# GROWERS.. What do you listen to while trimming? Favorite songs? Playlist for trimming



## WestIstheBest (Mar 21, 2012)

Couldn't find a post about this but since trimming can take hours if not the whole damn day/s.. What are your favorite songs or bands to listen to while your doing this tedious work? I feel like my high is doubled when I am trimming a bunch of homegrown. Just made a playlist and ran out already. So far the songs I am keeping (based on my personal stoner pref) ac/dc.. I like it all but have back n black( yes I know common) Phish: reba, lizards. Lil wayne: Cali dro Bunch of Snoop and Dre..cant forget kush. Bob marley 400 years Black sabbath: the Wizard.. any Cypress Hill. Something about these songs remind me of growing or smoking. So I know there are others crazy like me.. what are your trim / time to fucking celebrate playlist jams? PEACE


----------



## djlifeline (Mar 21, 2012)

:::

### SET EXERCISE A
Reproduce verbatim the portion of the trimming-playlist thread between "Couldn't find a" and "djlifeline (Mar 21, 2012)", inclusive.
### SET EXERCISE B
Answer the following questions using the trimming-playlist thread.
(i) On what date did WestIstheBest post?
(ii) Which two Phish songs does the post name?
(iii) Which Black Sabbath song appears in the post?
### SET EXERCISE C
List every musical artist or band named in the trimming-playlist thread.

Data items
:::

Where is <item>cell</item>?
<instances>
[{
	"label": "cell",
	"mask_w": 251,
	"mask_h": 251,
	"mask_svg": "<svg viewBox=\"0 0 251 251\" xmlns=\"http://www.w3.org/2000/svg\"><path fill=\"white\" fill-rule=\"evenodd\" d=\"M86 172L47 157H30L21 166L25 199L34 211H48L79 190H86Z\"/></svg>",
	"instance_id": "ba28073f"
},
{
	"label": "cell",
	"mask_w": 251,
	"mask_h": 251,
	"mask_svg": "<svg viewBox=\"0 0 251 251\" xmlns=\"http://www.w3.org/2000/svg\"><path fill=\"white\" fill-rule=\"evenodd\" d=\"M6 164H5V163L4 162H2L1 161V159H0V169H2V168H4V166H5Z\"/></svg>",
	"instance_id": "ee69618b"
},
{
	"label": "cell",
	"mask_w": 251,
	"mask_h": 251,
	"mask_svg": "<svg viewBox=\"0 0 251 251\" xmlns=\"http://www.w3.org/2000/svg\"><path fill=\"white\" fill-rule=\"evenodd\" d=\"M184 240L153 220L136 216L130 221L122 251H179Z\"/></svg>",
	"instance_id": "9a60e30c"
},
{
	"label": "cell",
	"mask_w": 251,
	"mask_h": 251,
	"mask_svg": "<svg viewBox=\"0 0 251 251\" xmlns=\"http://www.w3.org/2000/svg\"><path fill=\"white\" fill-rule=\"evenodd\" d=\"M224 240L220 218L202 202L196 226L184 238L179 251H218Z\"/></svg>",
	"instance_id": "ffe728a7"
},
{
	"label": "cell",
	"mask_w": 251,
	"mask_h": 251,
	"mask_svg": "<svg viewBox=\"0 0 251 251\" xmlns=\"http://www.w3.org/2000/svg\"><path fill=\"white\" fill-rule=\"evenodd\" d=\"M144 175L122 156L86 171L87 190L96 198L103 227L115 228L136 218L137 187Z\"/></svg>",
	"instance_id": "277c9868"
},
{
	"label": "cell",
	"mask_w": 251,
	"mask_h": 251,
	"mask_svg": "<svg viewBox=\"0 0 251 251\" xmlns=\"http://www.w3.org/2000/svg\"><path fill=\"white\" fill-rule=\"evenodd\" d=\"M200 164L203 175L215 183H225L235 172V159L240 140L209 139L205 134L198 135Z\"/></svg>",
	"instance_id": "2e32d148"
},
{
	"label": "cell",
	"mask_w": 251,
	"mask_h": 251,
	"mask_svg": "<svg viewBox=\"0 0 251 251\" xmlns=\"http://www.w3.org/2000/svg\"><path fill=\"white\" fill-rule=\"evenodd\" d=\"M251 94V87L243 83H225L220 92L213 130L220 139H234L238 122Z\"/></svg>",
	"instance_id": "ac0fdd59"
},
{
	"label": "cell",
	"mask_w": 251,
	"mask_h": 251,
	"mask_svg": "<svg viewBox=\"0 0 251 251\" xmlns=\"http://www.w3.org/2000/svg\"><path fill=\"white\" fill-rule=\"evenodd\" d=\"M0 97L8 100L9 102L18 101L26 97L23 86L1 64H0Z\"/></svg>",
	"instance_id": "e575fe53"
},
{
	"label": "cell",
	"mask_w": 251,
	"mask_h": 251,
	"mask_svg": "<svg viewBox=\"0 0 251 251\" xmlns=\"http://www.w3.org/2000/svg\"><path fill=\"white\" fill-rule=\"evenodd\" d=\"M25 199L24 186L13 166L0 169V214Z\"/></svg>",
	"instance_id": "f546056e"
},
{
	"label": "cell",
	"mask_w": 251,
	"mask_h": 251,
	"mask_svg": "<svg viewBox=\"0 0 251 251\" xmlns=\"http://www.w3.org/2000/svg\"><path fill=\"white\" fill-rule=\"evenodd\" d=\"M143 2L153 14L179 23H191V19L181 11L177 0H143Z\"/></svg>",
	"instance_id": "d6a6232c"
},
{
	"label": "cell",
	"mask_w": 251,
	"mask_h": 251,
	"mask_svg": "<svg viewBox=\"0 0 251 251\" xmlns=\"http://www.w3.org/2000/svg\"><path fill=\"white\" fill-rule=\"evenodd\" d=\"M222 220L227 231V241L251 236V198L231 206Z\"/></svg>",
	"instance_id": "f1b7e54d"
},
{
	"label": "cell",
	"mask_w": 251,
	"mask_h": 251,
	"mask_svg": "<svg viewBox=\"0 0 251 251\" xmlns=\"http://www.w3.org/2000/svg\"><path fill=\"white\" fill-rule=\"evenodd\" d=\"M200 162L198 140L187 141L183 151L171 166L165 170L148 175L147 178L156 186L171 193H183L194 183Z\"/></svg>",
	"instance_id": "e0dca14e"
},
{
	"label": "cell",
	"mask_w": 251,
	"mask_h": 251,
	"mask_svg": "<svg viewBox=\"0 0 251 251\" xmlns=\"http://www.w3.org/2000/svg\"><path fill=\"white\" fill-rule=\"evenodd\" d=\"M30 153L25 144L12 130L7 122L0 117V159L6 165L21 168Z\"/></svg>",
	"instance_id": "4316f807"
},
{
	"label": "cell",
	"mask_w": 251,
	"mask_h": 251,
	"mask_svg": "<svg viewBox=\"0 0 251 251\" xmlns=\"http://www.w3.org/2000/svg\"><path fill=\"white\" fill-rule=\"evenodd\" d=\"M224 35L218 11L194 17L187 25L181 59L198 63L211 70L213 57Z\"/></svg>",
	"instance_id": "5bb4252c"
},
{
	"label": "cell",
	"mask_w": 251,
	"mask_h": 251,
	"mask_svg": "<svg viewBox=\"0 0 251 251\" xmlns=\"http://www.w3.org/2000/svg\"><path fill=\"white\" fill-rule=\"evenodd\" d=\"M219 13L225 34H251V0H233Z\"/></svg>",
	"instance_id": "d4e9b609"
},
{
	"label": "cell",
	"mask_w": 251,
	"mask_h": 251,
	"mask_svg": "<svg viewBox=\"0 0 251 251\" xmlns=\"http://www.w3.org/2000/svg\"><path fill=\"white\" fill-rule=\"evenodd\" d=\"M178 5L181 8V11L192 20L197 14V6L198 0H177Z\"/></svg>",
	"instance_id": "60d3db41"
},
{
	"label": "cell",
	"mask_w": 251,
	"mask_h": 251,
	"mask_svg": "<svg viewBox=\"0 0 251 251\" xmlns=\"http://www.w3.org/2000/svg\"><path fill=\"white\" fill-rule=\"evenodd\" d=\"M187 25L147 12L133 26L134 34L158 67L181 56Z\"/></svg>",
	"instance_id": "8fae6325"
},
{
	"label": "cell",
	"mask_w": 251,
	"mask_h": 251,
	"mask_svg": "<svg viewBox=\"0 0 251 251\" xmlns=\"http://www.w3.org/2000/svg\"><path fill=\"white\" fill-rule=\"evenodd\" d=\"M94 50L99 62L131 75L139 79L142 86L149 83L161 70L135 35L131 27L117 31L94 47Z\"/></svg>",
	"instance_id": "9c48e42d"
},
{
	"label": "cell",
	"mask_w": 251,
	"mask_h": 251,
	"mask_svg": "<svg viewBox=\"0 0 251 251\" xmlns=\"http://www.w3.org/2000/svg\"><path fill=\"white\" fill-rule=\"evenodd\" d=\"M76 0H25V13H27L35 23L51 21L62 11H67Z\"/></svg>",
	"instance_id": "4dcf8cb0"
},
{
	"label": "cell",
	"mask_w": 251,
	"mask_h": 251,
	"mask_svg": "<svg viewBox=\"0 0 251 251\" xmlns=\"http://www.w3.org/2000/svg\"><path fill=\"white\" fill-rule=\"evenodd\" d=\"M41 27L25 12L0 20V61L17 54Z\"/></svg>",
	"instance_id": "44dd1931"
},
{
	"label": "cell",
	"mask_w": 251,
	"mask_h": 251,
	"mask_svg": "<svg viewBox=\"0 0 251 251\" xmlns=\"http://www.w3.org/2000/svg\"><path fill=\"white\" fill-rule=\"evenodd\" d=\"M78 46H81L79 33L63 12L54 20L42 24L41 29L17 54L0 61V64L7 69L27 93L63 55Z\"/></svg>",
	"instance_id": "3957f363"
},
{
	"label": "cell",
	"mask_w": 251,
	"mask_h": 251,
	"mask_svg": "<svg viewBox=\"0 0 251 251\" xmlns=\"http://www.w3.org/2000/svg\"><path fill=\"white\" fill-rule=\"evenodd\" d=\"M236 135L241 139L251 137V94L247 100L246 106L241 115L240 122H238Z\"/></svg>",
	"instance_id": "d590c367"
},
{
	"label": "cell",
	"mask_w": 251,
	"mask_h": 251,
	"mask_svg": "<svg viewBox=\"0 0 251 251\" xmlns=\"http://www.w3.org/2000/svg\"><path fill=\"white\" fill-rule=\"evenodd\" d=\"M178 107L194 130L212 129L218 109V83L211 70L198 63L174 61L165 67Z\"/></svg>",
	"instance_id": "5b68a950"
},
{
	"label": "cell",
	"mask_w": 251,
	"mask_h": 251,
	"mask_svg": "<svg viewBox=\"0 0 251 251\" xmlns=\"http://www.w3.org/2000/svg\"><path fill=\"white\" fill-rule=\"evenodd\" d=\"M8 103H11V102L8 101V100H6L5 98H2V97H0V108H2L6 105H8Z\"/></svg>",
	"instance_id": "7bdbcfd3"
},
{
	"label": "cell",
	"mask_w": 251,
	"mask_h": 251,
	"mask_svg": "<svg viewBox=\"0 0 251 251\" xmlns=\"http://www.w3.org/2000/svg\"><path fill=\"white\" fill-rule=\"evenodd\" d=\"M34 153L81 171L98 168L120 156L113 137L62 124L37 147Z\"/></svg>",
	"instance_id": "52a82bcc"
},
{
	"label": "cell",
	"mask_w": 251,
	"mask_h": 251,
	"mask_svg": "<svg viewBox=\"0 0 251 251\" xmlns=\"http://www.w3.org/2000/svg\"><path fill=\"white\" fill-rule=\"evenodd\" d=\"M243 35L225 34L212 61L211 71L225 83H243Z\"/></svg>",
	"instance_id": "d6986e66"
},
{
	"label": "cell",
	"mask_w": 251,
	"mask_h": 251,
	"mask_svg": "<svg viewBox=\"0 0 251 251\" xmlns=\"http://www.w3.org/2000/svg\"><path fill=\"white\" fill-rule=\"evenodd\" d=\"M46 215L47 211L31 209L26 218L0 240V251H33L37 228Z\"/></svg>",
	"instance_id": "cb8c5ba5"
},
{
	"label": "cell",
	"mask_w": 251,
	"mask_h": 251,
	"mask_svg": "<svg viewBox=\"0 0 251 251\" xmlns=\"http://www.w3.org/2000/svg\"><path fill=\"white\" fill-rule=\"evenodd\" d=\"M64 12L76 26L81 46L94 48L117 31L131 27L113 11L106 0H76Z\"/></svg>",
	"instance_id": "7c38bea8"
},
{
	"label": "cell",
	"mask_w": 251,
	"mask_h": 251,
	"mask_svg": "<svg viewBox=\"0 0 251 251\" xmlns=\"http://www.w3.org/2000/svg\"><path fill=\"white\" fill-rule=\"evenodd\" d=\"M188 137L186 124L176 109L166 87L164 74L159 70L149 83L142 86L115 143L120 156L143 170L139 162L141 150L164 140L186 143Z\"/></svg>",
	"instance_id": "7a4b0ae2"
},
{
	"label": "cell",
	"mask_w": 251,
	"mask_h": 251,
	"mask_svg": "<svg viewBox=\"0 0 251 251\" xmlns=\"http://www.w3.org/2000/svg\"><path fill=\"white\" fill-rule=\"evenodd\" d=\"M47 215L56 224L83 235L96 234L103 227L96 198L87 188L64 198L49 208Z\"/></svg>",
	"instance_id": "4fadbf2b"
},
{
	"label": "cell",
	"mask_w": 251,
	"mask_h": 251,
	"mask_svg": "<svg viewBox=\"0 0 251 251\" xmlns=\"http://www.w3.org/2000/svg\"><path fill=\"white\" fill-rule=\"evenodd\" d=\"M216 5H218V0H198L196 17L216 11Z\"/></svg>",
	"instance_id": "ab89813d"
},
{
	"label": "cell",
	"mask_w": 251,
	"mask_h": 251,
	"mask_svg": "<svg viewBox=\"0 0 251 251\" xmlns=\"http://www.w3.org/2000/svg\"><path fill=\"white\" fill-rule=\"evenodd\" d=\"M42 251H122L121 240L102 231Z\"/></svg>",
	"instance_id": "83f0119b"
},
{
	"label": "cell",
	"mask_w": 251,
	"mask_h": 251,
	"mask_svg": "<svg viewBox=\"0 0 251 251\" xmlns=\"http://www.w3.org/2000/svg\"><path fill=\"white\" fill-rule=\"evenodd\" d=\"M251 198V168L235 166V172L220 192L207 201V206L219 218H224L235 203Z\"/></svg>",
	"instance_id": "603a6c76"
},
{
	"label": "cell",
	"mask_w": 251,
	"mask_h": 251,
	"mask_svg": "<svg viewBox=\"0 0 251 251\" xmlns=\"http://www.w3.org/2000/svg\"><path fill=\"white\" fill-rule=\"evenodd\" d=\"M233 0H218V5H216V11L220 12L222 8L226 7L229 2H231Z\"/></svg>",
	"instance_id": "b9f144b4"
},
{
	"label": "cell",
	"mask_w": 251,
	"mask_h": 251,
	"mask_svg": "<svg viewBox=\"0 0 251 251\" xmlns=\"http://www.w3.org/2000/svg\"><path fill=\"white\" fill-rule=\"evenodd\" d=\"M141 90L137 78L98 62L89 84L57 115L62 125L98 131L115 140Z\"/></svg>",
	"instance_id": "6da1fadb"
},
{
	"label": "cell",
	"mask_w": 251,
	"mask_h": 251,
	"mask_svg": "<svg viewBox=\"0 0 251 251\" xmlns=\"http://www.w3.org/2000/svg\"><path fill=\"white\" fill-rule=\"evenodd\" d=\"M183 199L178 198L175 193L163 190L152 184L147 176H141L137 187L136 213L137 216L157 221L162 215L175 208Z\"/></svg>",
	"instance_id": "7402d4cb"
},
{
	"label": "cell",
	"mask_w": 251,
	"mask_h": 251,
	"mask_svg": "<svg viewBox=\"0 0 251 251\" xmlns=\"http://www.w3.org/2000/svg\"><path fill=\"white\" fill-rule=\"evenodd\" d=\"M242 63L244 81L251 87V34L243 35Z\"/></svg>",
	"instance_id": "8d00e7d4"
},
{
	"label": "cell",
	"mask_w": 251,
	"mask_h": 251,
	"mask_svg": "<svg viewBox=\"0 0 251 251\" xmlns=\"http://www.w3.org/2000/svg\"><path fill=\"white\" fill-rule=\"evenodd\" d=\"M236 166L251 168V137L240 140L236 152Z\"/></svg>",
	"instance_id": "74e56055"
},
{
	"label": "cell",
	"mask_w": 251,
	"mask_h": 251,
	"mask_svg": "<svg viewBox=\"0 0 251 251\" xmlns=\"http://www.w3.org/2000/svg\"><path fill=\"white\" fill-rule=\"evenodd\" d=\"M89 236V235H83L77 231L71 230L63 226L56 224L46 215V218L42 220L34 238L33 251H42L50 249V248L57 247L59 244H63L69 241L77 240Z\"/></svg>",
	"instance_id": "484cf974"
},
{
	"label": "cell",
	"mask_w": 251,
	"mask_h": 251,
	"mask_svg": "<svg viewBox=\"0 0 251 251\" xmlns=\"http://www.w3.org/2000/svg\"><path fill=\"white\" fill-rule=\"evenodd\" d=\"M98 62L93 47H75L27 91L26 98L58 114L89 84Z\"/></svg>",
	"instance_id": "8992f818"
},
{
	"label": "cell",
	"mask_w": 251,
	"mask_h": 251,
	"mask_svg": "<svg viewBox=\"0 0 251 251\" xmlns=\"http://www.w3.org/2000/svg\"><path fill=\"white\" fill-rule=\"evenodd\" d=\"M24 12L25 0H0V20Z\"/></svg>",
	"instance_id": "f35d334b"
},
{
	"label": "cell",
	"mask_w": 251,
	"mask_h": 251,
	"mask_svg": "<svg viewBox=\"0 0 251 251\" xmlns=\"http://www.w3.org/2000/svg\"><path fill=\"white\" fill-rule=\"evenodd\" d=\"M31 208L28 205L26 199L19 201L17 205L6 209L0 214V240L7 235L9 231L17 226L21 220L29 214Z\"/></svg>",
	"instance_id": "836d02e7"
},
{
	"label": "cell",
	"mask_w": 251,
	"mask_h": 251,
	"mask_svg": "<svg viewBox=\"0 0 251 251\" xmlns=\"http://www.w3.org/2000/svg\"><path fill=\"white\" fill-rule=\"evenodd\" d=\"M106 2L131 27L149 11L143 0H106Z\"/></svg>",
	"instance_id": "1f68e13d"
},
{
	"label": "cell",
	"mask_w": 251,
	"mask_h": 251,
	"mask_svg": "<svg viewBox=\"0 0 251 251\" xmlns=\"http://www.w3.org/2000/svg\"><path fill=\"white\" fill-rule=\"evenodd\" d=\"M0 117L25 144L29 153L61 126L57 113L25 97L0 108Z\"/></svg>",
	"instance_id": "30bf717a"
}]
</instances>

:::

### TASK SOLUTION A
Couldn't find a post about this but since trimming can take hours if not the whole damn day/s.. What are your favorite songs or bands to listen to while your doing this tedious work? I feel like my high is doubled when I am trimming a bunch of homegrown. Just made a playlist and ran out already. So far the songs I am keeping (based on my personal stoner pref) ac/dc.. I like it all but have back n black( yes I know common) Phish: reba, lizards. Lil wayne: Cali dro Bunch of Snoop and Dre..cant forget kush. Bob marley 400 years Black sabbath: the Wizard.. any Cypress Hill. Something about these songs remind me of growing or smoking. So I know there are others crazy like me.. what are your trim / time to fucking celebrate playlist jams? PEACE


----------



## djlifeline (Mar 21, 2012)

### TASK SOLUTION B
(i) Mar 21, 2012
(ii) Reba and Lizards
(iii) The Wizard

### TASK SOLUTION C
ac/dc
Phish
Lil Wayne
Snoop
Dre
Bob Marley
Black Sabbath
Cypress Hill